## Recorded data
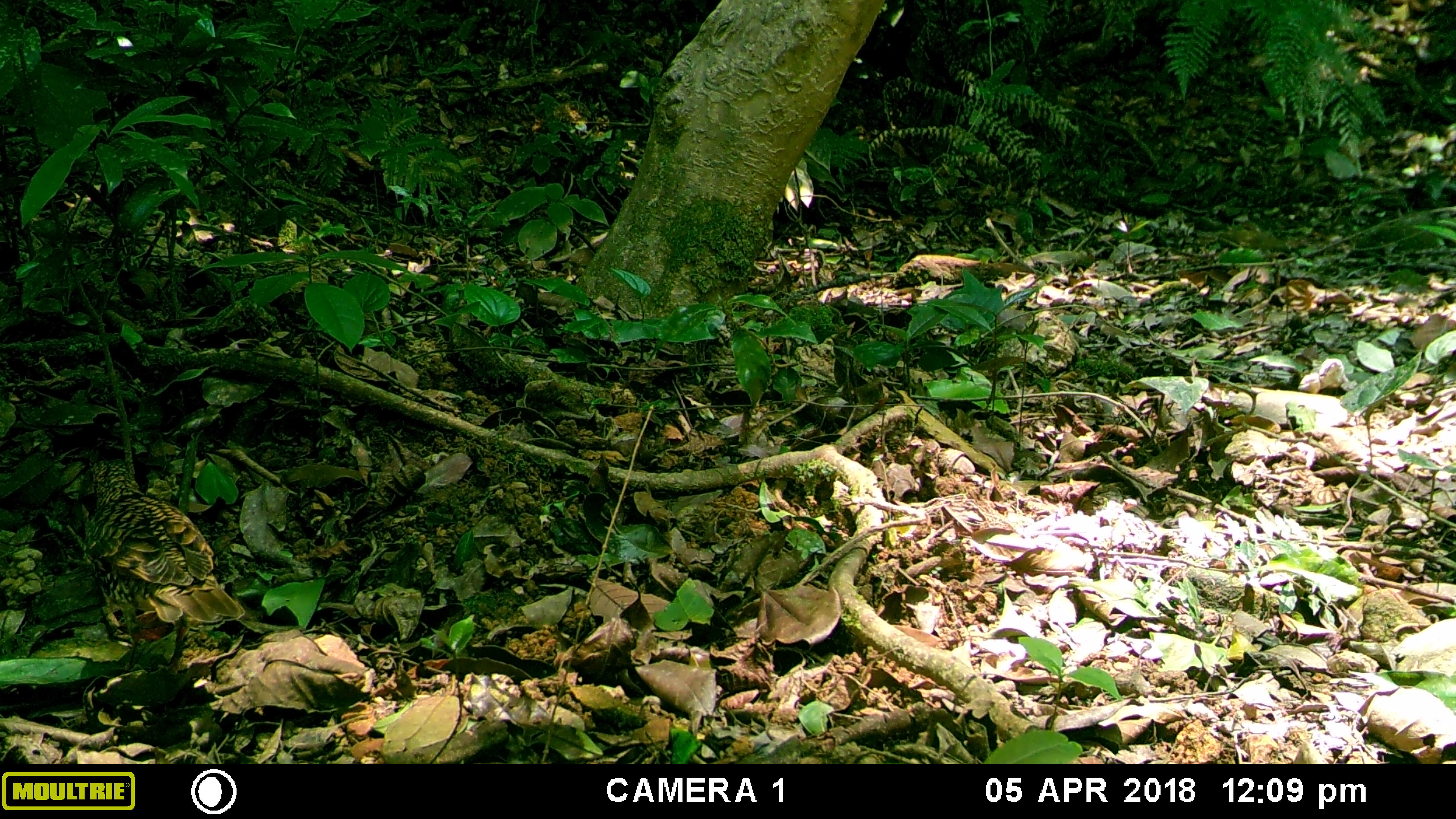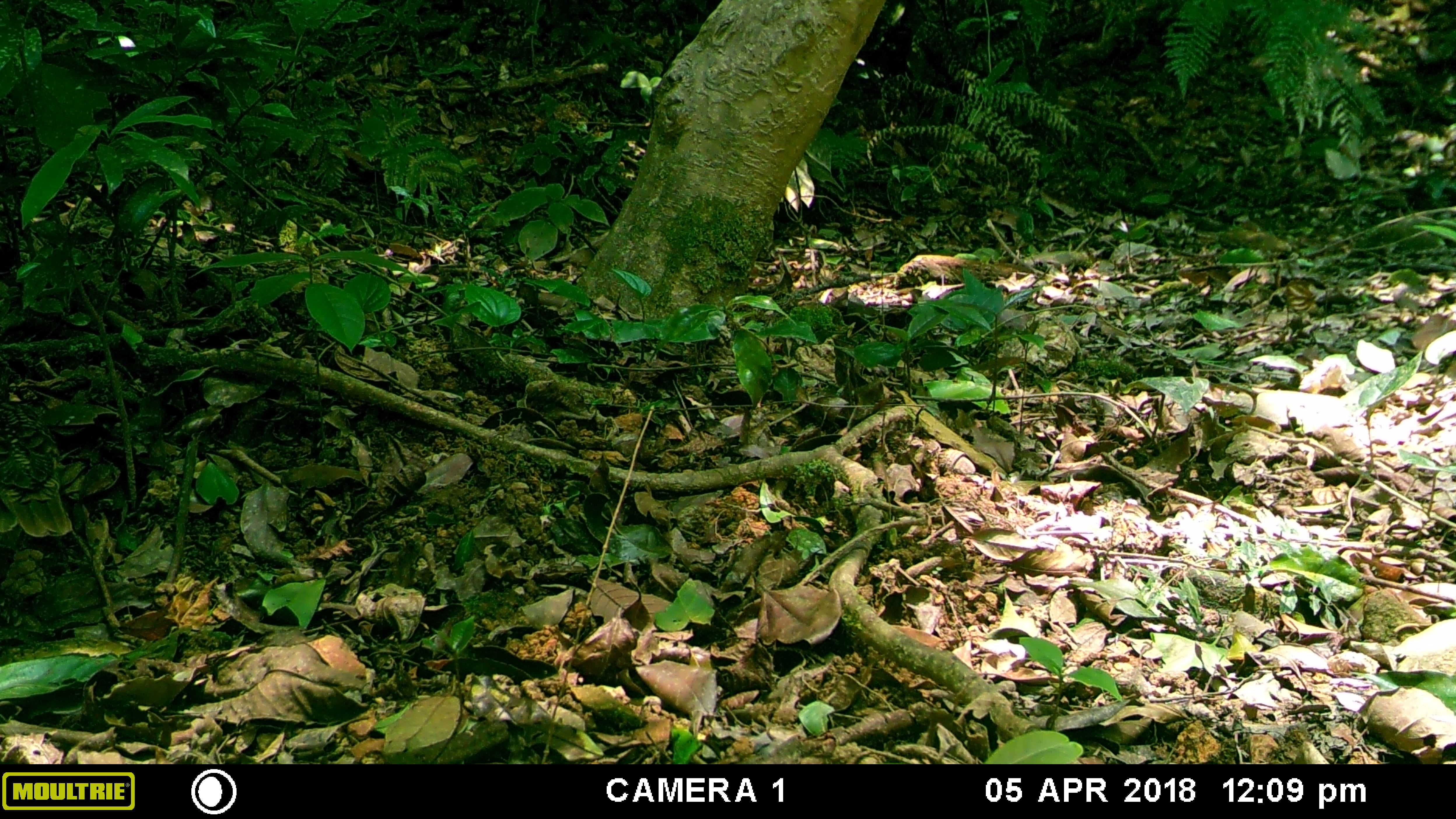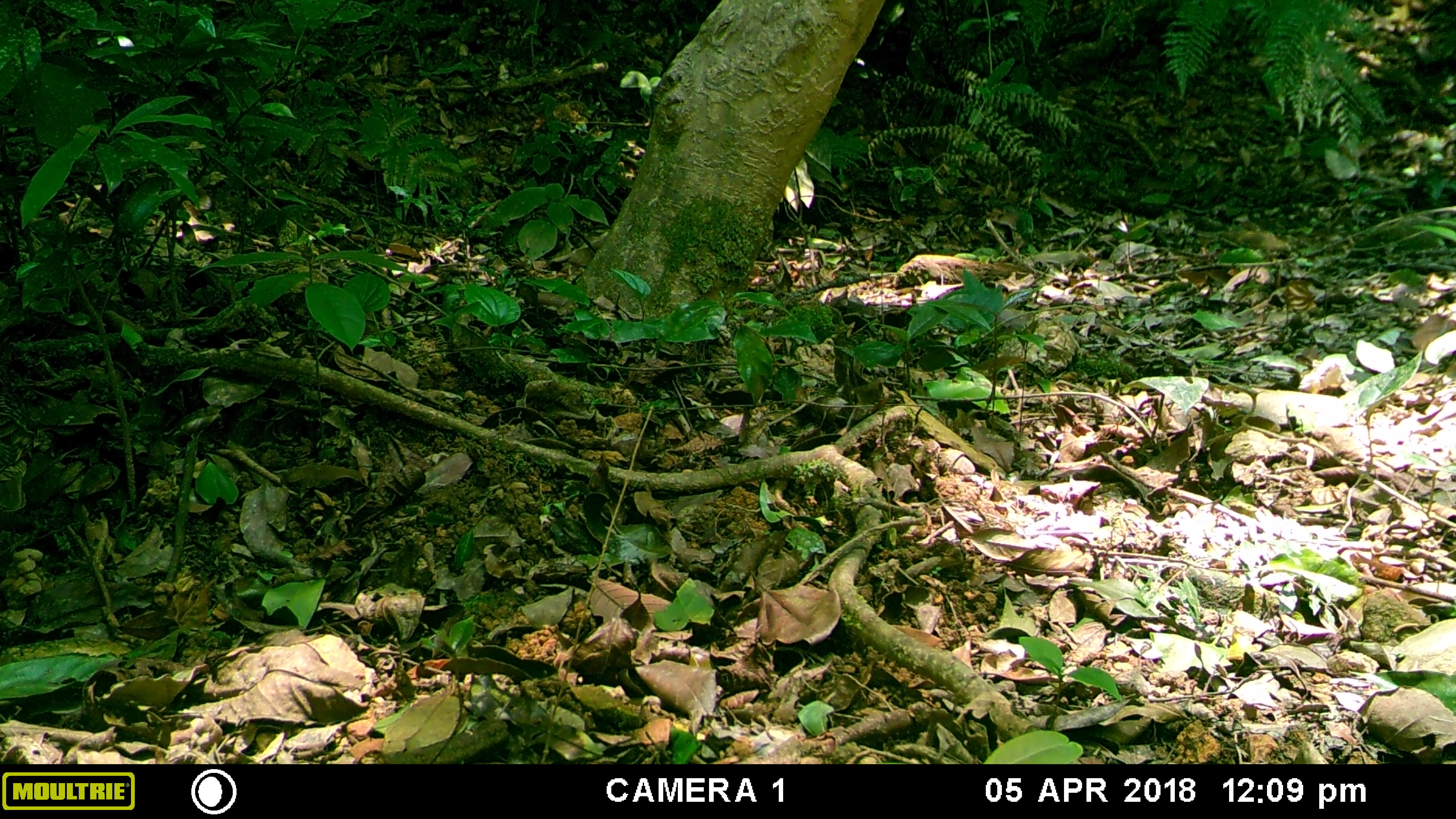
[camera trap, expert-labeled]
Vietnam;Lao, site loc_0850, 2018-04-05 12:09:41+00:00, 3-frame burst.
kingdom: Animalia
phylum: Chordata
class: Aves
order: Passeriformes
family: Turdidae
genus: Zoothera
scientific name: Zoothera dauma dauma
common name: scaly thrush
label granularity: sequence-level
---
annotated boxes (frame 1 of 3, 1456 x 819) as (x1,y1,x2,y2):
scaly thrush: (81,457,246,674)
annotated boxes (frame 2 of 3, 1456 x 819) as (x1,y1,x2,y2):
scaly thrush: (0,353,72,538)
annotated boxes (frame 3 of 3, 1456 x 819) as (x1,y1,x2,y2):
scaly thrush: (0,353,38,512)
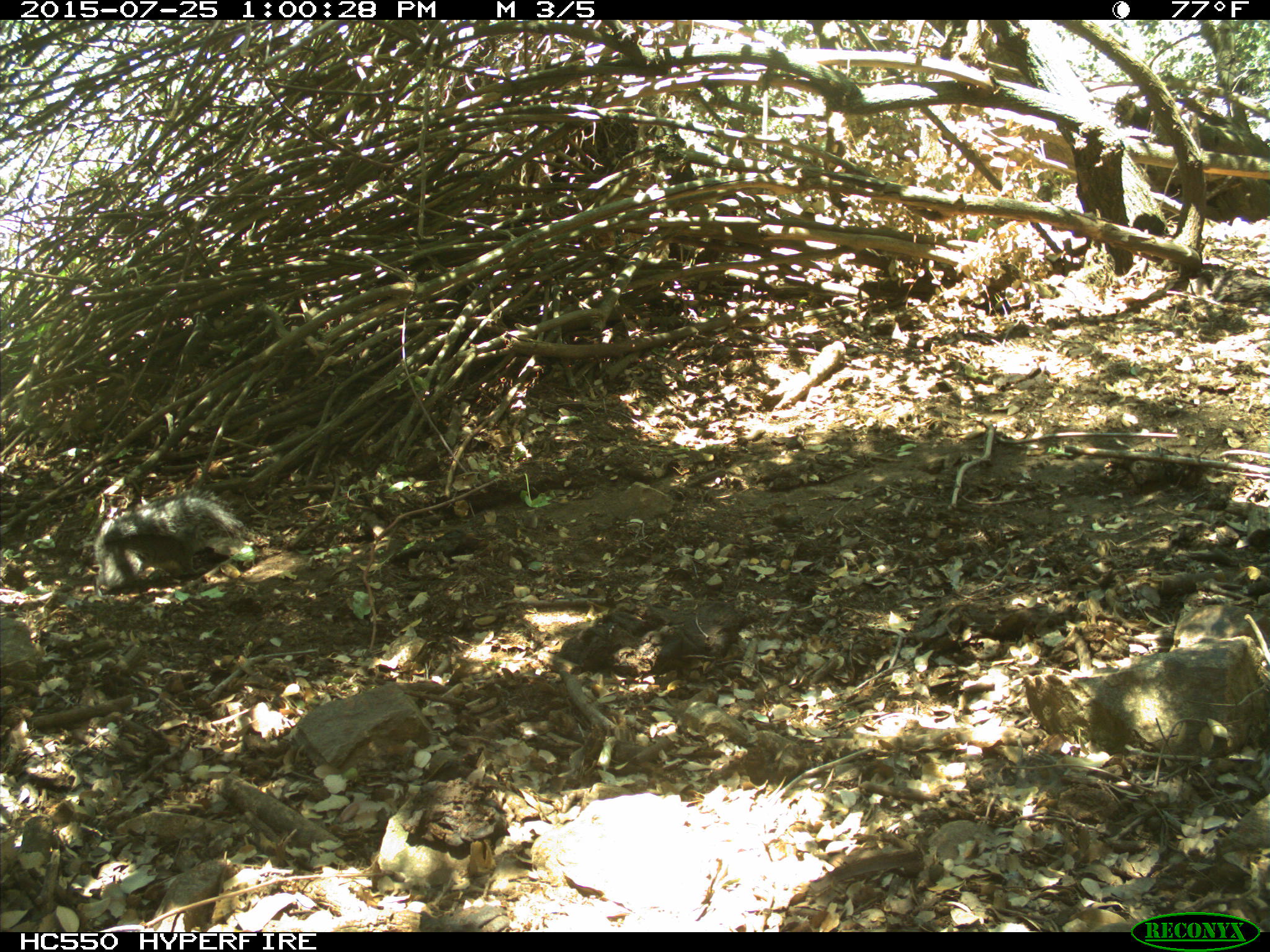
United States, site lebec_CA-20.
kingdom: Animalia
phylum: Chordata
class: Mammalia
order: Rodentia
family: Sciuridae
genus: Sciurus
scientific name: Sciurus carolinensis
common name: eastern gray squirrel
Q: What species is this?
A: Sciurus carolinensis (eastern gray squirrel).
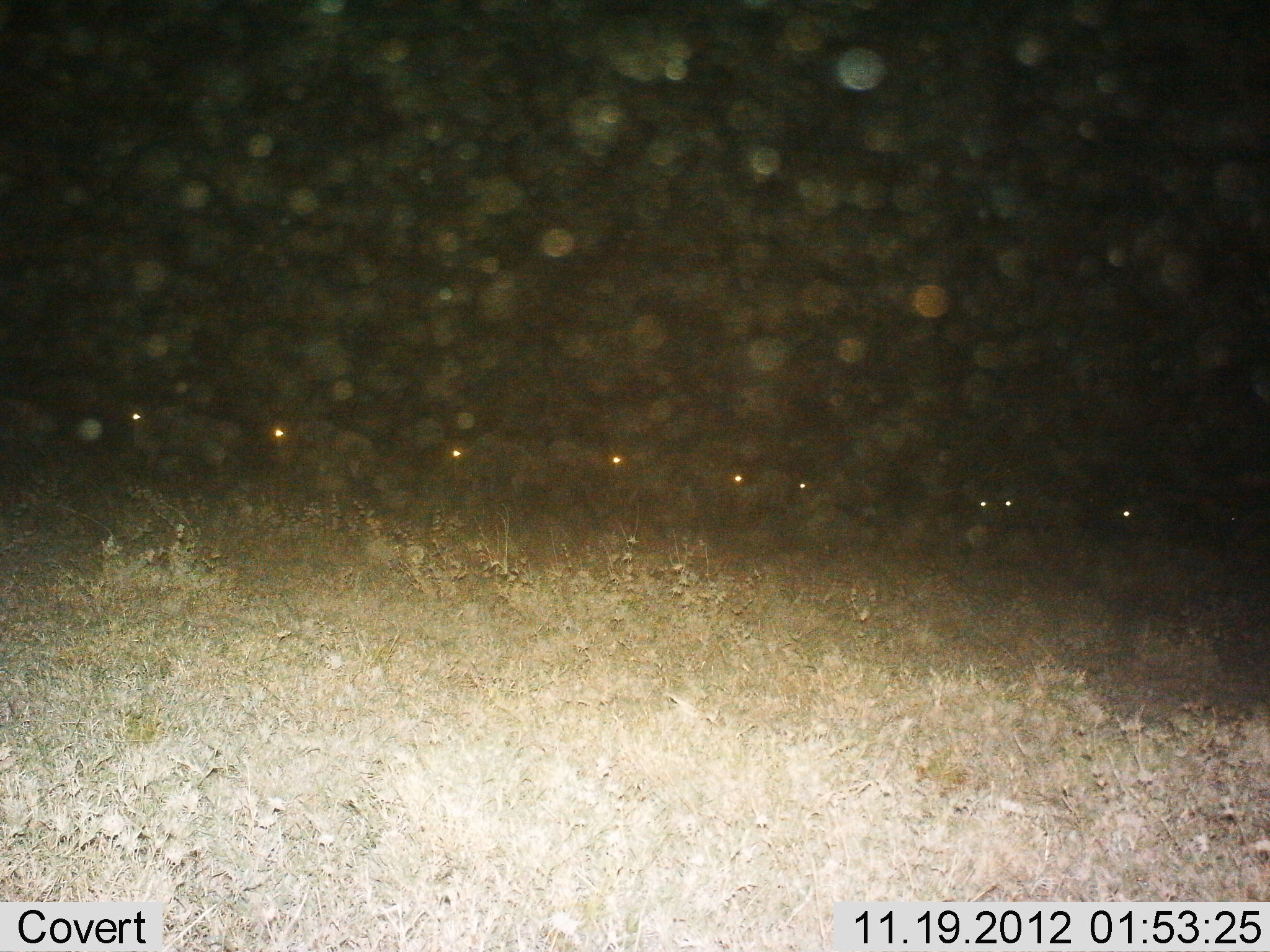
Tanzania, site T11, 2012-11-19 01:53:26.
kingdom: Animalia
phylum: Chordata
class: Mammalia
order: Artiodactyla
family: Bovidae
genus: Connochaetes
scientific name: Connochaetes taurinus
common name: blue wildebeest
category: wildebeest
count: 9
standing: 10%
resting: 0%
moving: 90%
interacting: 0%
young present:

## REQUIRED ACTION
Could you set down exactly, and only, the lines from the line containing "label granularity: sequence-level" through the last line of the records, both included, without the pictures?

## RESULT OF THIS EXERCISE
label granularity: sequence-level
---
annotated boxes (frame 1 of 3, 1456 x 819) as (x1,y1,x2,y2):
scaly thrush: (81,457,246,674)
annotated boxes (frame 2 of 3, 1456 x 819) as (x1,y1,x2,y2):
scaly thrush: (0,353,72,538)
annotated boxes (frame 3 of 3, 1456 x 819) as (x1,y1,x2,y2):
scaly thrush: (0,353,38,512)
United States, site lebec_CA-20.
kingdom: Animalia
phylum: Chordata
class: Mammalia
order: Rodentia
family: Sciuridae
genus: Sciurus
scientific name: Sciurus carolinensis
common name: eastern gray squirrel
Q: What species is this?
A: Sciurus carolinensis (eastern gray squirrel).
Tanzania, site T11, 2012-11-19 01:53:26.
kingdom: Animalia
phylum: Chordata
class: Mammalia
order: Artiodactyla
family: Bovidae
genus: Connochaetes
scientific name: Connochaetes taurinus
common name: blue wildebeest
category: wildebeest
count: 9
standing: 10%
resting: 0%
moving: 90%
interacting: 0%
young present:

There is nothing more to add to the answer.